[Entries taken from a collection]
┌────────

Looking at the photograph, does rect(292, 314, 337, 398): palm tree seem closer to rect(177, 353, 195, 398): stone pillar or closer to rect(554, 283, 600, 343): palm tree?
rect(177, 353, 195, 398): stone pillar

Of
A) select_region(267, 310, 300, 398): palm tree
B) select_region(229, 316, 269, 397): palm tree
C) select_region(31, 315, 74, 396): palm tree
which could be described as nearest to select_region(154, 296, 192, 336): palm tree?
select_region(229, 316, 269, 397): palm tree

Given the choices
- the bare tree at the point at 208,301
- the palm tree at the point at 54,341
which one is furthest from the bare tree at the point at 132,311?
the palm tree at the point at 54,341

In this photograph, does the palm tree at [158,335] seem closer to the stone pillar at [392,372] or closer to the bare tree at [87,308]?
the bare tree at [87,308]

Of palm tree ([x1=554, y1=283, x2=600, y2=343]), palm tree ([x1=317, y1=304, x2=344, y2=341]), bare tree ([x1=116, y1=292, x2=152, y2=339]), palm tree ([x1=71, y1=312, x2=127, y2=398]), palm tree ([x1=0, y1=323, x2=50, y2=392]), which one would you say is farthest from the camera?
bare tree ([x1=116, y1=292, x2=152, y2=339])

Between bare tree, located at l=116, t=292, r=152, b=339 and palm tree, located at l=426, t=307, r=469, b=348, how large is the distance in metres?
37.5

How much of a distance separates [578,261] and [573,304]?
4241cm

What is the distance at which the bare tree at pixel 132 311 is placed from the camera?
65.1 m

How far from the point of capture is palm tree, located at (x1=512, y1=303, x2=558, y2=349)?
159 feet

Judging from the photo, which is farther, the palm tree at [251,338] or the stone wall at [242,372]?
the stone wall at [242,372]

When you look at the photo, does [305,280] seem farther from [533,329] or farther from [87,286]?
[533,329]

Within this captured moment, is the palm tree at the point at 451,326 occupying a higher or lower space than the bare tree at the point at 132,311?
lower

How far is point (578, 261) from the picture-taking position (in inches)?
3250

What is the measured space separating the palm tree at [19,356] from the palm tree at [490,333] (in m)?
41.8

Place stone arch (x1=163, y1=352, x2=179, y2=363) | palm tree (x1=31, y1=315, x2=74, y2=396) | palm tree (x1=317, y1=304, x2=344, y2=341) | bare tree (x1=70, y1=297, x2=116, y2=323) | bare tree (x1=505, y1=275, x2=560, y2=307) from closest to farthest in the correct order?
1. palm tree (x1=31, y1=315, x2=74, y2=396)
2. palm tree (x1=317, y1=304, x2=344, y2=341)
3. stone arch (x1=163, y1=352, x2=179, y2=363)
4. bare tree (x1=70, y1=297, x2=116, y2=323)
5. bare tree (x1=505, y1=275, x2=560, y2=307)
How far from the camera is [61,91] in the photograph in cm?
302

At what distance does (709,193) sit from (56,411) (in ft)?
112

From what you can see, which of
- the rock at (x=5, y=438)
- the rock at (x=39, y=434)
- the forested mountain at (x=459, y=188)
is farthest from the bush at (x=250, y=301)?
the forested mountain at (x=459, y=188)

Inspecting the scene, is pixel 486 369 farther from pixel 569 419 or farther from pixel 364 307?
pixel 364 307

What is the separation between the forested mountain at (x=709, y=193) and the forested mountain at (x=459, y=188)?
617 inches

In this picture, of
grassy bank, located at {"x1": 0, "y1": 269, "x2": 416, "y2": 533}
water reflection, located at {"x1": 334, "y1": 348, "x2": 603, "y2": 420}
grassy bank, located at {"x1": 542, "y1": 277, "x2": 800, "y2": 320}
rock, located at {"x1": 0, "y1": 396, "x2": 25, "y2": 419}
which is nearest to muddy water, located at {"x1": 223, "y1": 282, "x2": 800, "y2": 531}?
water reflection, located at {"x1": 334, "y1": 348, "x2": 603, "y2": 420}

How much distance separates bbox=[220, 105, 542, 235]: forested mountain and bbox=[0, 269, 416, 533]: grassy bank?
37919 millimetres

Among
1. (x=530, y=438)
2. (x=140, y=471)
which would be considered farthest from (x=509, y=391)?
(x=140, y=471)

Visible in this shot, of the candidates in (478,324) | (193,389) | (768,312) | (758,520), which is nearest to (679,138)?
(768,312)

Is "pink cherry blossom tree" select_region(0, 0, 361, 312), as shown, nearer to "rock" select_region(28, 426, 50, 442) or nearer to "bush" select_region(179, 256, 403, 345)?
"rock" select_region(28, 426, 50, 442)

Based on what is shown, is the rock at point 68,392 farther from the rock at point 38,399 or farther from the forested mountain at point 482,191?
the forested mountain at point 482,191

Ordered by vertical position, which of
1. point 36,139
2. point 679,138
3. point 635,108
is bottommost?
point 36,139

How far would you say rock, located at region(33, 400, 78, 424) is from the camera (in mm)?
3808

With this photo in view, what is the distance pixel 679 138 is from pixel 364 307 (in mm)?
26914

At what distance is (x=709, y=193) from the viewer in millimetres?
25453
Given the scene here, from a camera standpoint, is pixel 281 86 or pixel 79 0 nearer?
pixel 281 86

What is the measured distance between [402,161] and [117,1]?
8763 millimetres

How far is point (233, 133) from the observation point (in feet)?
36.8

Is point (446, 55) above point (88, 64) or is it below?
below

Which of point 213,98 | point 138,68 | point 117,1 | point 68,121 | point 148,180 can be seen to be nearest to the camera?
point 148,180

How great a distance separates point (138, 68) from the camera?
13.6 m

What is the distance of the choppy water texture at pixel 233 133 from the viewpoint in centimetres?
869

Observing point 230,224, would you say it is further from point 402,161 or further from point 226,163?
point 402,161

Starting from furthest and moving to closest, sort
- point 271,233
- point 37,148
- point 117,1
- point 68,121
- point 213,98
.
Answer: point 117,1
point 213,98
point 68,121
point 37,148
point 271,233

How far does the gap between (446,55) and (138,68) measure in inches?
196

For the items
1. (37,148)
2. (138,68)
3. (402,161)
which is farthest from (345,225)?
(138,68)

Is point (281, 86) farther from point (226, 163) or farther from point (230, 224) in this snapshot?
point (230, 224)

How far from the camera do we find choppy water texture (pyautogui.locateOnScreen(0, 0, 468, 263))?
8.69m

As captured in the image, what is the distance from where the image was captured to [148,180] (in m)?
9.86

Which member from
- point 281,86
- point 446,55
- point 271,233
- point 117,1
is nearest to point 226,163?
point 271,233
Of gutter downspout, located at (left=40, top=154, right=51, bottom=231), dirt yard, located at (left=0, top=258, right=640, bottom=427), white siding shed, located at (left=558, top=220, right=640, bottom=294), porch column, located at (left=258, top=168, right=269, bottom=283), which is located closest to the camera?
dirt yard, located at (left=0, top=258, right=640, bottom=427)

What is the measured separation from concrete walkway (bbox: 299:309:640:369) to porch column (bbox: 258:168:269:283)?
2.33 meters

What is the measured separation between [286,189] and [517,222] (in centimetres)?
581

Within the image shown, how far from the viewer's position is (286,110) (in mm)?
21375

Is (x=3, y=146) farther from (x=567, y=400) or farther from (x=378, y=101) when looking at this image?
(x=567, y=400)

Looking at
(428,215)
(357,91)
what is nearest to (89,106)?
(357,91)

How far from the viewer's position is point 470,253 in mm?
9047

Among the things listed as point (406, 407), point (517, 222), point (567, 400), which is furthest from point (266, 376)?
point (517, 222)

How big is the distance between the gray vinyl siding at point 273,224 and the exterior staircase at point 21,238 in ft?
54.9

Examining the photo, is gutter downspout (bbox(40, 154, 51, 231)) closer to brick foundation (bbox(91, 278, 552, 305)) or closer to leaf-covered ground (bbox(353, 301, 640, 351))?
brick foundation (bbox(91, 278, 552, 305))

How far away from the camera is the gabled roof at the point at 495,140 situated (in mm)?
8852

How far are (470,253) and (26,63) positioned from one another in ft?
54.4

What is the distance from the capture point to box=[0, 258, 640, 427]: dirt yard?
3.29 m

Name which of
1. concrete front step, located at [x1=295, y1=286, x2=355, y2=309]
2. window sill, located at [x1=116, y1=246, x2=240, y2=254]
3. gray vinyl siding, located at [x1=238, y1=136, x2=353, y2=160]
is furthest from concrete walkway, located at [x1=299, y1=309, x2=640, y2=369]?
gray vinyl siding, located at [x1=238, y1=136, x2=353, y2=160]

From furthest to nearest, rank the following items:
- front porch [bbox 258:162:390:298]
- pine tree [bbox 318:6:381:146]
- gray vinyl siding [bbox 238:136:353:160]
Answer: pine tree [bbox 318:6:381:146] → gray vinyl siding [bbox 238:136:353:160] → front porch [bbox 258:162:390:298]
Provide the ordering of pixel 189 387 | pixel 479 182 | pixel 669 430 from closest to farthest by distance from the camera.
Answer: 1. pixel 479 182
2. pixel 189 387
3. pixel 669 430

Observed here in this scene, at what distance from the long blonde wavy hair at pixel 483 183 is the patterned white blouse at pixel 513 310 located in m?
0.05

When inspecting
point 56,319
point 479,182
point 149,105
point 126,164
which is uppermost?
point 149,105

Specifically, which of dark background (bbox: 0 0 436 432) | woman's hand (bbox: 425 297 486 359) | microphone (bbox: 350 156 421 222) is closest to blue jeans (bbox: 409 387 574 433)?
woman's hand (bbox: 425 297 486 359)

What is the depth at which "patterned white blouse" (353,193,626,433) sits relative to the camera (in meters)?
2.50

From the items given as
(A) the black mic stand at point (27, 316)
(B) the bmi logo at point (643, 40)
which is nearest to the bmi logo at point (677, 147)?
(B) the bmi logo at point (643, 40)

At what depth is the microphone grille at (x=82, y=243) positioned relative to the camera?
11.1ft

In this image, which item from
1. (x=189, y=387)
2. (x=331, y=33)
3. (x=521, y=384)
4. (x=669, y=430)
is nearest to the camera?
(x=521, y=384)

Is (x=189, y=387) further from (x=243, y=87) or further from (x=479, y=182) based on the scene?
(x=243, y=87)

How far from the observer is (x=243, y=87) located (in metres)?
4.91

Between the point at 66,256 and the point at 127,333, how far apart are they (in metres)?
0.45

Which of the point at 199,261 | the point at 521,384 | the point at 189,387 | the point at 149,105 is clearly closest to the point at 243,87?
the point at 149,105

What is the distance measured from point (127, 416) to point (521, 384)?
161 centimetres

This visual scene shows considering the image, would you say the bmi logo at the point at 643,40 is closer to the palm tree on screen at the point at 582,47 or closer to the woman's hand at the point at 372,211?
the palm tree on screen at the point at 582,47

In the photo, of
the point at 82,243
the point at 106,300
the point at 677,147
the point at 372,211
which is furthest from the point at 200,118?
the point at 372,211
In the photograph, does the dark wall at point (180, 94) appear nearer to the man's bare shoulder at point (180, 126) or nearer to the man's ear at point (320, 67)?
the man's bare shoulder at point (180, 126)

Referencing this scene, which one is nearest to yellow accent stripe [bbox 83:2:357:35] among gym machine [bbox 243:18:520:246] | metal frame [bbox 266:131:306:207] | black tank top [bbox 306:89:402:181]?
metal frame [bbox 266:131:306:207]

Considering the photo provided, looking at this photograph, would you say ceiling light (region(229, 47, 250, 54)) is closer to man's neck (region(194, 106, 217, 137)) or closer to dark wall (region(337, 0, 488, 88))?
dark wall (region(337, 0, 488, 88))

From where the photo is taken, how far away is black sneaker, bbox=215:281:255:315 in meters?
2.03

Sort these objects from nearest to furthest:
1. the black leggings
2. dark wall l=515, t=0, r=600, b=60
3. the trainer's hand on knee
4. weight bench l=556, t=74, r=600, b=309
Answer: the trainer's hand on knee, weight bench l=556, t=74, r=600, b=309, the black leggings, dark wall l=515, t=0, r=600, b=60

└────────

* [Your goal]: Quote exactly and only the lines from the one holding "In the photograph, does" through the end of the data.

* [Solved problem]:
In the photograph, does the dark wall at point (180, 94) appear nearer to the man's bare shoulder at point (180, 126) or nearer to the man's ear at point (320, 67)?
the man's bare shoulder at point (180, 126)

Referencing this scene, which one is nearest to yellow accent stripe [bbox 83:2:357:35] among gym machine [bbox 243:18:520:246] | metal frame [bbox 266:131:306:207] | black tank top [bbox 306:89:402:181]?
metal frame [bbox 266:131:306:207]

Considering the photo provided, looking at this photograph, would you say ceiling light (region(229, 47, 250, 54)) is closer to man's neck (region(194, 106, 217, 137)) or closer to dark wall (region(337, 0, 488, 88))?
dark wall (region(337, 0, 488, 88))

From where the photo is taken, how far away is black sneaker, bbox=215:281:255:315 in meters?
2.03

Sort these objects from nearest to furthest:
1. the black leggings
2. dark wall l=515, t=0, r=600, b=60
3. the trainer's hand on knee
4. weight bench l=556, t=74, r=600, b=309
Answer: the trainer's hand on knee, weight bench l=556, t=74, r=600, b=309, the black leggings, dark wall l=515, t=0, r=600, b=60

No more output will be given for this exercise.